When they arrived at the new back door of the old guard post, half the fires had suffocated the others. All that was left were flaming piles of wrecked crates.
“Your clothes flame retardant?” Wayne asked. “Or do you want to go through the front door?”
“You think we have time to go through the front door?”
“Guess not.”
Chapter 16
Charlie and Delta teams were composed of four men apiece, each carrying an Alliant Sabre. David McDermott, a tall, scruffy man in his thirties, led the way to the now-expanded doorway of the weapons stockroom. The air was scorched from the flames, but the smoke wasn’t half as bad as DeValera had presumed. McDermott didn’t think he needed the gas mask, but better safe than dead.
A shape moved through the flames to the left. David pointed. Two of his team moved left toward it, and then were thrown sideways by the impact of silenced bullets. He looked right and fired off two quick rounds at a black form silhouetted against the fire, then pulled back behind the ruined wall. He waved the men back.

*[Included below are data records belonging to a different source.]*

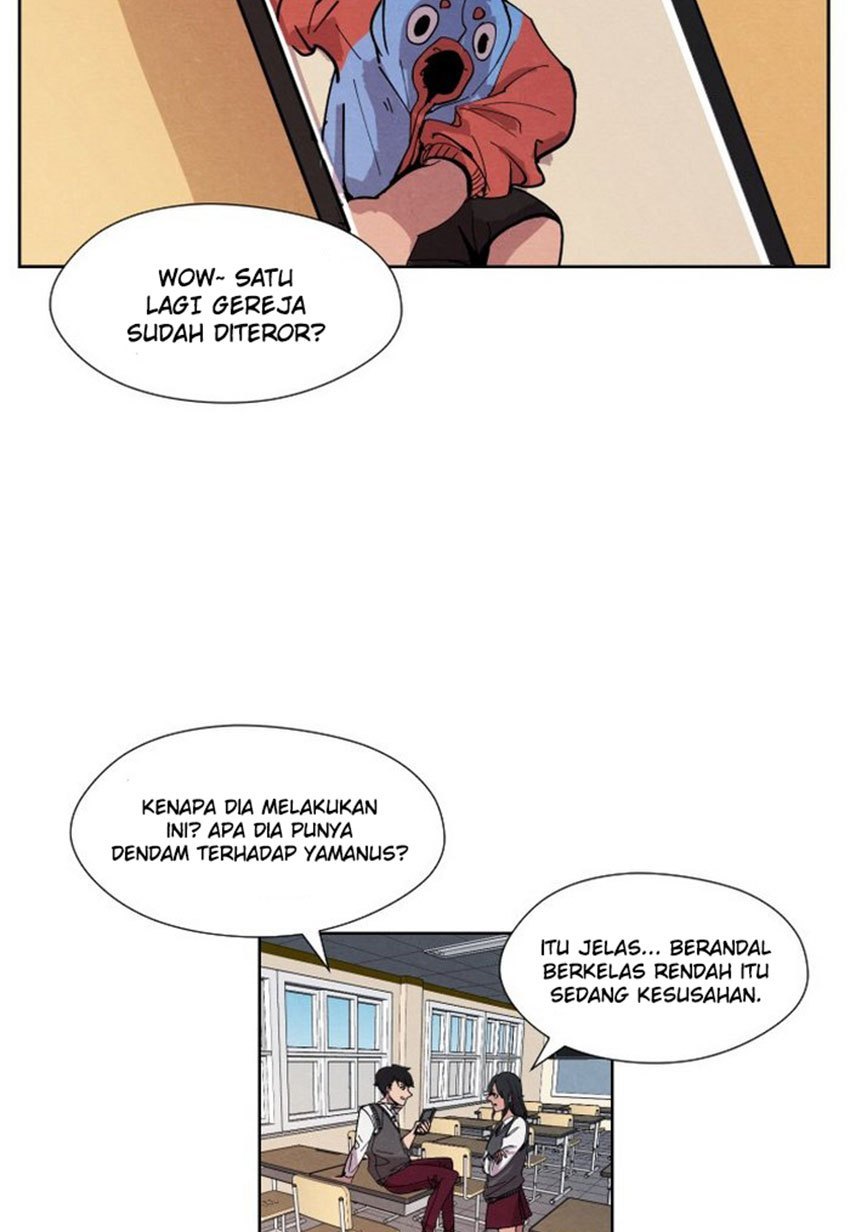 Uglyhood Chapter 01 Gambar 31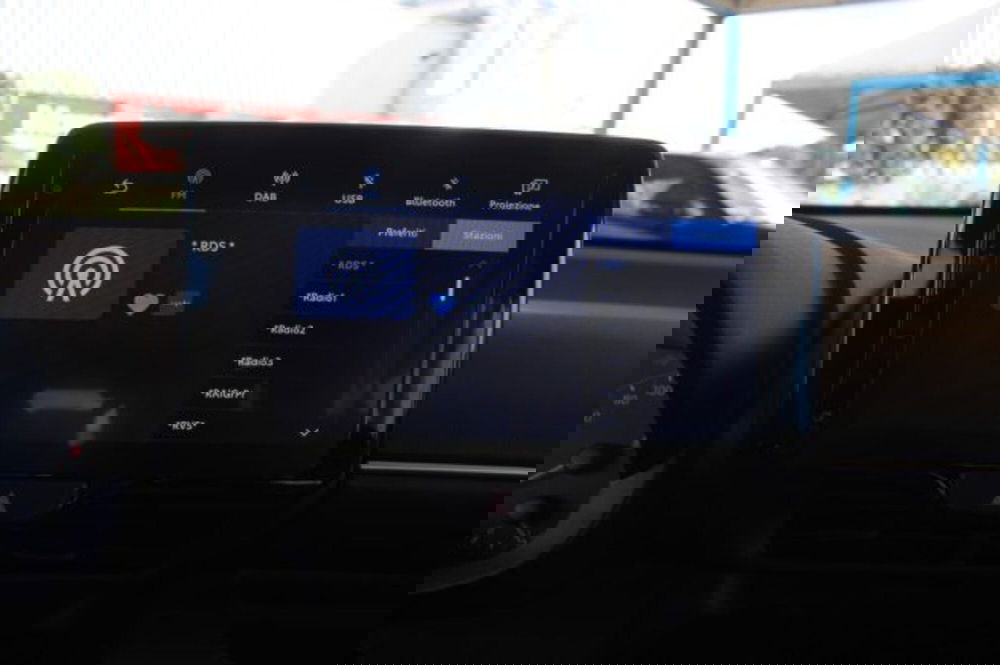 Toyota Yaris Cross usata a Roma (18)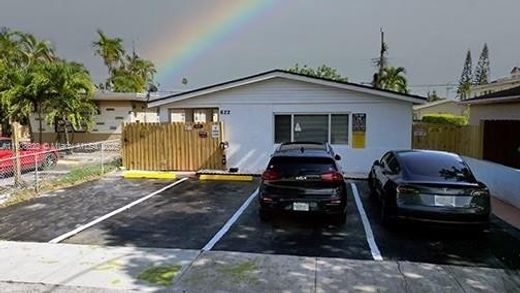 Жилой комплекс, Hallandale Beach, Broward County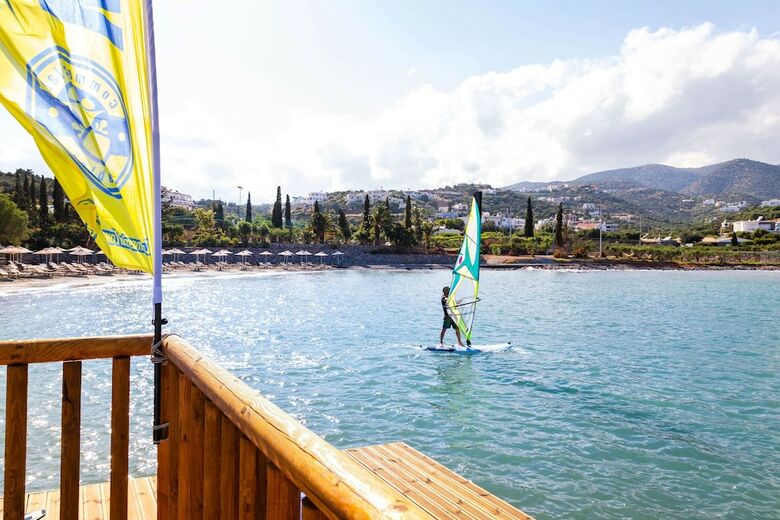 Hotel Wyndham Grand Crete Mirabello Bay
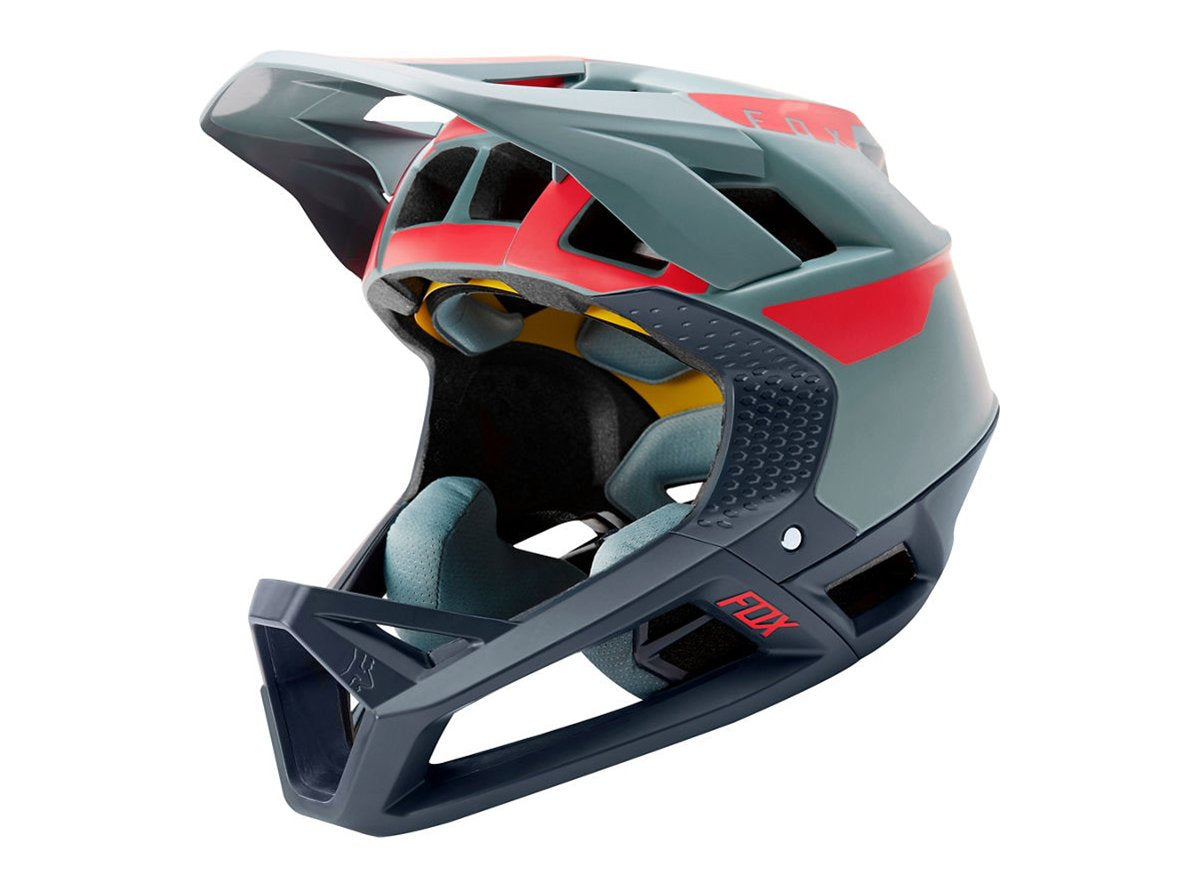 Fox Racing ProFrame Full Face Helmet - Quo Fox Racing ProFrame Full Face Helmet - Quo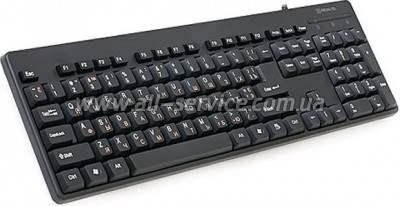  REAL-EL 502 Standard, USB, black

“We use the explosions from the rounds to put out the fires,” he said, his voice muffled through the mask. “Then we rush them.” His men nodded. He had seniority, warranted by his field experience.
They spread across the hole in the wall like an opening accordion. With a quick burst, half the fires had been put out. They finished the load, reloaded. They tensed, waiting for David to give the signal. He raised his arm like the flag before a drag race, brought it do
wn in a menacing chop. Even a layman could tell, by the ferocity of the move, that the meaning was Kill!
Four of the remaining six rushed into the opening, weapons held at the ready. Once they cleared the threshold, they fanned out. A second later, four more silenced shots brought them down low.
“Where the fuck are these guys shooting from now?” McDermott asked.
* * * *
Wayne Williams pressed himself flat against the opposite side of the wall McDermott used for cover. While the commandos had been busy firing blind, Catherine and Williams had circled around the central concentration of power and moved right to their current positions. Both had shed their rifles, going instead for more maneuverability and stealth.
Charlie leader, Richard Carter, stepped into the room at the same time David did. STRONGBOW grabbed the tip of Carter’s gun and yanked hard, pulling Carter along with his weapon. She performed a quick chop into his windpipe and crushed it. Carter was dead by the time he hit the floor.
McDermott had some intelligence, however. When Wayne grabbed his gun, David immediately rushed forward, beating the pace of the pull. In one continuous move, he ejected the magazine with one hand, while removing the .45- automatic from the underside of the primary weapon at the same time. He dropped to his knees and rolled across the floor. He spun, bringing the weapon to bear. Wayne kicked it away, then brought the heel of his foot against David’s hand.
McDermott winced, but sprung backwards into a fighting stance. Wayne shook his head and clucked his tongue, as though chastising a small boy, even though McDermott had more than a foot on him. Williams casually got into a fighting stance of his own: one foot in front of the other, a set of arms lazily held up in defense. His feet both rested on his heels, the tips of the shoes not touching the floor.
McDermott shook his head and laughed. He struck out with a right cross. The Secret Service agent twisted his feet perpendicular to him, twisting his body the same way, while crouching down low. The fist soared over his head. Wayne sprang back up, twirling his body around. His right foot came up in a graceful arc, snapping into David’s face. Before his right foot has even come halfway close to the floor, he pulled his left foot up, and smashed it into the same side of his enemy’s face. McDermott’s head snapped around so fast, his neck broke before Wayne’s two feet were firmly planted on the ground.